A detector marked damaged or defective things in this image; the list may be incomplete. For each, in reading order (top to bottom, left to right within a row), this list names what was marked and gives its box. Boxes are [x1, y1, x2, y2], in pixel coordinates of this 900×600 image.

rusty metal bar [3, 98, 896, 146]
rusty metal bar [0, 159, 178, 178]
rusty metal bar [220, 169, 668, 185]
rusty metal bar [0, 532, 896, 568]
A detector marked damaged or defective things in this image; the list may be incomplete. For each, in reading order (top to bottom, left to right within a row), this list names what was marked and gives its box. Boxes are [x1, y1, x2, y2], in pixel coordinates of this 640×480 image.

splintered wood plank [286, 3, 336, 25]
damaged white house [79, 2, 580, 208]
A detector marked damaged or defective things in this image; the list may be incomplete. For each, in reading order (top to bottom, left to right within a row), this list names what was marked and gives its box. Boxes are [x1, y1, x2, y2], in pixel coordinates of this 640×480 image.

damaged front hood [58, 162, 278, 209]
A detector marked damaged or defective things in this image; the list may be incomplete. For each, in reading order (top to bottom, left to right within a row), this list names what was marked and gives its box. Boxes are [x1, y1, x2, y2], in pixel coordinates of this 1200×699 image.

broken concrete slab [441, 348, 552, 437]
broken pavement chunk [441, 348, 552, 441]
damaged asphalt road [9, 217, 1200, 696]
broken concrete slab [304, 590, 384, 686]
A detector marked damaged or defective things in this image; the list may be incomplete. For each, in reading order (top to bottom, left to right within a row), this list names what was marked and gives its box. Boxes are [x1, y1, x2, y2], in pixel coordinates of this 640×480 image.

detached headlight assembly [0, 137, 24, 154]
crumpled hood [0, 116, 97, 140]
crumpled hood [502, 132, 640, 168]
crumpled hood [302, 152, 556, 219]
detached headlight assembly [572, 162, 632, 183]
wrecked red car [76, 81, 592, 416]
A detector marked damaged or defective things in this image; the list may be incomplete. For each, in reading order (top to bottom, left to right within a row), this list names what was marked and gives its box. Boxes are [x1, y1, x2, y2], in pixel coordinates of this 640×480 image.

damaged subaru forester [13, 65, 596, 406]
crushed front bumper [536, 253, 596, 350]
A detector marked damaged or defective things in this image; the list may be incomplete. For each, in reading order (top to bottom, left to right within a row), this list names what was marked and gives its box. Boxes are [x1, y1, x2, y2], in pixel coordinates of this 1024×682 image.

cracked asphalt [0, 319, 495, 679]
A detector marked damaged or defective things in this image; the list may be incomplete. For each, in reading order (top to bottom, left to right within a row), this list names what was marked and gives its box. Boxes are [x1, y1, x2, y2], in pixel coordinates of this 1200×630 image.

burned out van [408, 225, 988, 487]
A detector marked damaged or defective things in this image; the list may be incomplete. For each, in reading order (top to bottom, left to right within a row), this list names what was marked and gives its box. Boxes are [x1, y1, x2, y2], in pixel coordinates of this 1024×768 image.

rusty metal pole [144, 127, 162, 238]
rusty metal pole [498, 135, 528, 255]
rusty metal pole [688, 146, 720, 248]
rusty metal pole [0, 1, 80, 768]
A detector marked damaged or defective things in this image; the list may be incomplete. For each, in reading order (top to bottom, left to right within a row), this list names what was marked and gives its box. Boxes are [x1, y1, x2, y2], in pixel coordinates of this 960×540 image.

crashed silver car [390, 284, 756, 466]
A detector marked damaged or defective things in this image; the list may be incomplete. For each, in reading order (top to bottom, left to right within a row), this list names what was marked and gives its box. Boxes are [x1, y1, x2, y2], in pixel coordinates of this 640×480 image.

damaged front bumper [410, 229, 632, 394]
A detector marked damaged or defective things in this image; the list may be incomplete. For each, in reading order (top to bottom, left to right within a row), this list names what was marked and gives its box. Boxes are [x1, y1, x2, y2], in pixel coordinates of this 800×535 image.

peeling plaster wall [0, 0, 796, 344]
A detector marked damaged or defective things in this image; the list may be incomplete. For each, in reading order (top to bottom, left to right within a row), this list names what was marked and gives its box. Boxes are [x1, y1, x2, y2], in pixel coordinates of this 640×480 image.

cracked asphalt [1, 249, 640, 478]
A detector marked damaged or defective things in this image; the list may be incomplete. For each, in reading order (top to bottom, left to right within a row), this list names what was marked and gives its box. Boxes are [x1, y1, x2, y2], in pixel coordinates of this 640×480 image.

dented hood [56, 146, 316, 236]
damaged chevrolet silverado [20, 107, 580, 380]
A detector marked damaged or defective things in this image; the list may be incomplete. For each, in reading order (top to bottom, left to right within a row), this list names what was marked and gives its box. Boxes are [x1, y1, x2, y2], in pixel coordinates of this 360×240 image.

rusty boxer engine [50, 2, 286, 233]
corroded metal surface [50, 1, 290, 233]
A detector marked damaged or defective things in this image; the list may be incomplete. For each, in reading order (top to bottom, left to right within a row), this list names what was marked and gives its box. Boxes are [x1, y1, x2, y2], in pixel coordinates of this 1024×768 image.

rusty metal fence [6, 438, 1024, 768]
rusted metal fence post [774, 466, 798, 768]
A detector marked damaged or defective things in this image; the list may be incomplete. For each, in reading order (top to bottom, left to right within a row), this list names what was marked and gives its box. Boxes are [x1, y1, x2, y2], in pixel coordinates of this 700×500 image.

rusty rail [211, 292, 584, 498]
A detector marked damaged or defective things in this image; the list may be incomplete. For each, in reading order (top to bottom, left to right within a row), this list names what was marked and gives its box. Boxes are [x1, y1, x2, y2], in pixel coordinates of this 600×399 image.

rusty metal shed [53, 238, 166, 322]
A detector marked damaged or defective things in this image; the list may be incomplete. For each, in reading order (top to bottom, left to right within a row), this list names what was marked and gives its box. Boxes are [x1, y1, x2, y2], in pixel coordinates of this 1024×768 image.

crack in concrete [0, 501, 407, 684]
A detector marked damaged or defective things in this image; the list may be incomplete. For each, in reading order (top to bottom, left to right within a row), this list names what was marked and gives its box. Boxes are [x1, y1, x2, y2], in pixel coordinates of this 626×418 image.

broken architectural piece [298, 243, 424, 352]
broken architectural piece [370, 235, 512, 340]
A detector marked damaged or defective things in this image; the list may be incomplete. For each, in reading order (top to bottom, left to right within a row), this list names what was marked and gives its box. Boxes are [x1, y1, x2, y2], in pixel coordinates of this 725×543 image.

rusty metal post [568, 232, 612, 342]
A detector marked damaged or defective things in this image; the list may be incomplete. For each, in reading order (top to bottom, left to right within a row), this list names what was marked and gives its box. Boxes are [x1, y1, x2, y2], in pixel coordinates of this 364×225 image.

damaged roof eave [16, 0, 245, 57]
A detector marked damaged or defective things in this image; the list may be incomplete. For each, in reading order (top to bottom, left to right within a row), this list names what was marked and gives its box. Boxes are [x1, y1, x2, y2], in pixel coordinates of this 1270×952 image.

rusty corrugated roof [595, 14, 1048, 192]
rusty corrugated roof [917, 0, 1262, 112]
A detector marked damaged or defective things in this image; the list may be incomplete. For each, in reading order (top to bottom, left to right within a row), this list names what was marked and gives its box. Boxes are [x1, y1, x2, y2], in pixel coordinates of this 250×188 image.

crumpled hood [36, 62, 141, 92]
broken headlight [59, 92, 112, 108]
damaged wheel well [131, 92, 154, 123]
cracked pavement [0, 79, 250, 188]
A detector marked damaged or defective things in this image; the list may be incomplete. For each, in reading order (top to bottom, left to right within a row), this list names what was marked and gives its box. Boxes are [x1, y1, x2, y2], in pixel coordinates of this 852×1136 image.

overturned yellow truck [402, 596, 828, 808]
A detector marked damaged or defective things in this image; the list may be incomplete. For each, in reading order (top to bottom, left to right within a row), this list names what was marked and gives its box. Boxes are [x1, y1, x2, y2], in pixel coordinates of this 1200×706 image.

= = = =

TASK GOAL: Using the material above, retype every line without altering it.

RESULT FOR THIS TASK:
A detector marked damaged or defective things in this image; the list may be incomplete. For each, in reading order (top to bottom, left to right within a row), this list names what was marked and gives its box. Boxes are [x1, y1, x2, y2], in pixel coordinates of this 900×600 image.

rusty metal bar [3, 98, 896, 146]
rusty metal bar [0, 159, 178, 178]
rusty metal bar [220, 169, 668, 185]
rusty metal bar [0, 532, 896, 568]
A detector marked damaged or defective things in this image; the list may be incomplete. For each, in reading order (top to bottom, left to right within a row), this list names what was marked and gives its box. Boxes are [x1, y1, x2, y2], in pixel coordinates of this 640×480 image.

splintered wood plank [286, 3, 336, 25]
damaged white house [79, 2, 580, 208]
A detector marked damaged or defective things in this image; the list may be incomplete. For each, in reading order (top to bottom, left to right within a row), this list names what was marked and gives its box. Boxes are [x1, y1, x2, y2], in pixel coordinates of this 640×480 image.

damaged front hood [58, 162, 278, 209]
A detector marked damaged or defective things in this image; the list may be incomplete. For each, in reading order (top to bottom, left to right within a row), this list names what was marked and gives its box. Boxes are [x1, y1, x2, y2], in pixel coordinates of this 1200×699 image.

broken concrete slab [441, 348, 552, 437]
broken pavement chunk [441, 348, 552, 441]
damaged asphalt road [9, 217, 1200, 696]
broken concrete slab [304, 590, 384, 686]
A detector marked damaged or defective things in this image; the list may be incomplete. For each, in reading order (top to bottom, left to right within a row), this list names what was marked and gives its box. Boxes are [x1, y1, x2, y2], in pixel coordinates of this 640×480 image.

detached headlight assembly [0, 137, 24, 154]
crumpled hood [0, 116, 97, 140]
crumpled hood [502, 132, 640, 168]
crumpled hood [302, 152, 556, 219]
detached headlight assembly [572, 162, 632, 183]
wrecked red car [76, 81, 592, 416]
A detector marked damaged or defective things in this image; the list may be incomplete. For each, in reading order (top to bottom, left to right within a row), this list names what was marked and gives its box. Boxes are [x1, y1, x2, y2], in pixel coordinates of this 640×480 image.

damaged subaru forester [13, 65, 596, 406]
crushed front bumper [536, 253, 596, 350]
A detector marked damaged or defective things in this image; the list may be incomplete. For each, in reading order (top to bottom, left to right within a row), this list names what was marked and gives its box. Boxes are [x1, y1, x2, y2], in pixel coordinates of this 1024×682 image.

cracked asphalt [0, 319, 495, 679]
A detector marked damaged or defective things in this image; the list may be incomplete. For each, in reading order (top to bottom, left to right within a row), this list names what was marked and gives its box. Boxes are [x1, y1, x2, y2], in pixel coordinates of this 1200×630 image.

burned out van [408, 225, 988, 487]
A detector marked damaged or defective things in this image; the list may be incomplete. For each, in reading order (top to bottom, left to right within a row), this list names what was marked and gives its box. Boxes are [x1, y1, x2, y2], in pixel coordinates of this 1024×768 image.

rusty metal pole [144, 127, 162, 238]
rusty metal pole [498, 135, 528, 255]
rusty metal pole [688, 146, 720, 248]
rusty metal pole [0, 1, 80, 768]
A detector marked damaged or defective things in this image; the list may be incomplete. For each, in reading order (top to bottom, left to right within a row), this list names what was marked and gives its box. Boxes are [x1, y1, x2, y2], in pixel coordinates of this 960×540 image.

crashed silver car [390, 284, 756, 466]
A detector marked damaged or defective things in this image; the list may be incomplete. For each, in reading order (top to bottom, left to right within a row), this list names what was marked and gives its box. Boxes are [x1, y1, x2, y2], in pixel coordinates of this 640×480 image.

damaged front bumper [410, 229, 632, 394]
A detector marked damaged or defective things in this image; the list may be incomplete. For each, in reading order (top to bottom, left to right within a row), this list names what was marked and gives its box. Boxes are [x1, y1, x2, y2], in pixel coordinates of this 800×535 image.

peeling plaster wall [0, 0, 796, 344]
A detector marked damaged or defective things in this image; the list may be incomplete. For each, in reading order (top to bottom, left to right within a row), this list names what was marked and gives its box. Boxes are [x1, y1, x2, y2], in pixel coordinates of this 640×480 image.

cracked asphalt [1, 249, 640, 478]
A detector marked damaged or defective things in this image; the list may be incomplete. For each, in reading order (top to bottom, left to right within a row), this list names what was marked and gives its box. Boxes are [x1, y1, x2, y2], in pixel coordinates of this 640×480 image.

dented hood [56, 146, 316, 236]
damaged chevrolet silverado [20, 107, 580, 380]
A detector marked damaged or defective things in this image; the list may be incomplete. For each, in reading order (top to bottom, left to right within a row), this list names what was marked and gives its box. Boxes are [x1, y1, x2, y2], in pixel coordinates of this 360×240 image.

rusty boxer engine [50, 2, 286, 233]
corroded metal surface [50, 1, 290, 233]
A detector marked damaged or defective things in this image; the list may be incomplete. For each, in reading order (top to bottom, left to right within a row), this list names what was marked and gives its box. Boxes are [x1, y1, x2, y2], in pixel coordinates of this 1024×768 image.

rusty metal fence [6, 438, 1024, 768]
rusted metal fence post [774, 466, 798, 768]
A detector marked damaged or defective things in this image; the list may be incomplete. For each, in reading order (top to bottom, left to right within a row), this list names what was marked and gives its box. Boxes are [x1, y1, x2, y2], in pixel coordinates of this 700×500 image.

rusty rail [211, 292, 584, 498]
A detector marked damaged or defective things in this image; the list may be incomplete. For each, in reading order (top to bottom, left to right within a row), this list names what was marked and gives its box. Boxes are [x1, y1, x2, y2], in pixel coordinates of this 600×399 image.

rusty metal shed [53, 238, 166, 322]
A detector marked damaged or defective things in this image; the list may be incomplete. For each, in reading order (top to bottom, left to right within a row), this list names what was marked and gives its box. Boxes are [x1, y1, x2, y2], in pixel coordinates of this 1024×768 image.

crack in concrete [0, 501, 407, 684]
A detector marked damaged or defective things in this image; the list may be incomplete. For each, in reading order (top to bottom, left to right within a row), this list names what was marked and gives its box. Boxes are [x1, y1, x2, y2], in pixel coordinates of this 626×418 image.

broken architectural piece [298, 243, 424, 352]
broken architectural piece [370, 235, 512, 340]
A detector marked damaged or defective things in this image; the list may be incomplete. For each, in reading order (top to bottom, left to right within a row), this list names what was marked and gives its box. Boxes are [x1, y1, x2, y2], in pixel coordinates of this 725×543 image.

rusty metal post [568, 232, 612, 342]
A detector marked damaged or defective things in this image; the list may be incomplete. For each, in reading order (top to bottom, left to right within a row), this list names what was marked and gives its box. Boxes are [x1, y1, x2, y2], in pixel coordinates of this 364×225 image.

damaged roof eave [16, 0, 245, 57]
A detector marked damaged or defective things in this image; the list may be incomplete. For each, in reading order (top to bottom, left to right within a row), this list names what was marked and gives its box. Boxes are [x1, y1, x2, y2], in pixel coordinates of this 1270×952 image.

rusty corrugated roof [595, 14, 1048, 192]
rusty corrugated roof [917, 0, 1262, 112]
A detector marked damaged or defective things in this image; the list may be incomplete. For each, in reading order (top to bottom, left to right within a row), this list names what was marked and gives its box. Boxes are [x1, y1, x2, y2], in pixel coordinates of this 250×188 image.

crumpled hood [36, 62, 141, 92]
broken headlight [59, 92, 112, 108]
damaged wheel well [131, 92, 154, 123]
cracked pavement [0, 79, 250, 188]
A detector marked damaged or defective things in this image; the list may be incomplete. For each, in reading order (top to bottom, left to right within a row), this list names what was marked and gives its box. Boxes are [x1, y1, x2, y2], in pixel coordinates of this 852×1136 image.

overturned yellow truck [402, 596, 828, 808]
A detector marked damaged or defective things in this image; the list may be incomplete. For each, in reading order (top to bottom, left to right within a row), this list names what was marked and gives its box. Boxes are [x1, y1, x2, y2], in pixel coordinates of this 1200×706 image.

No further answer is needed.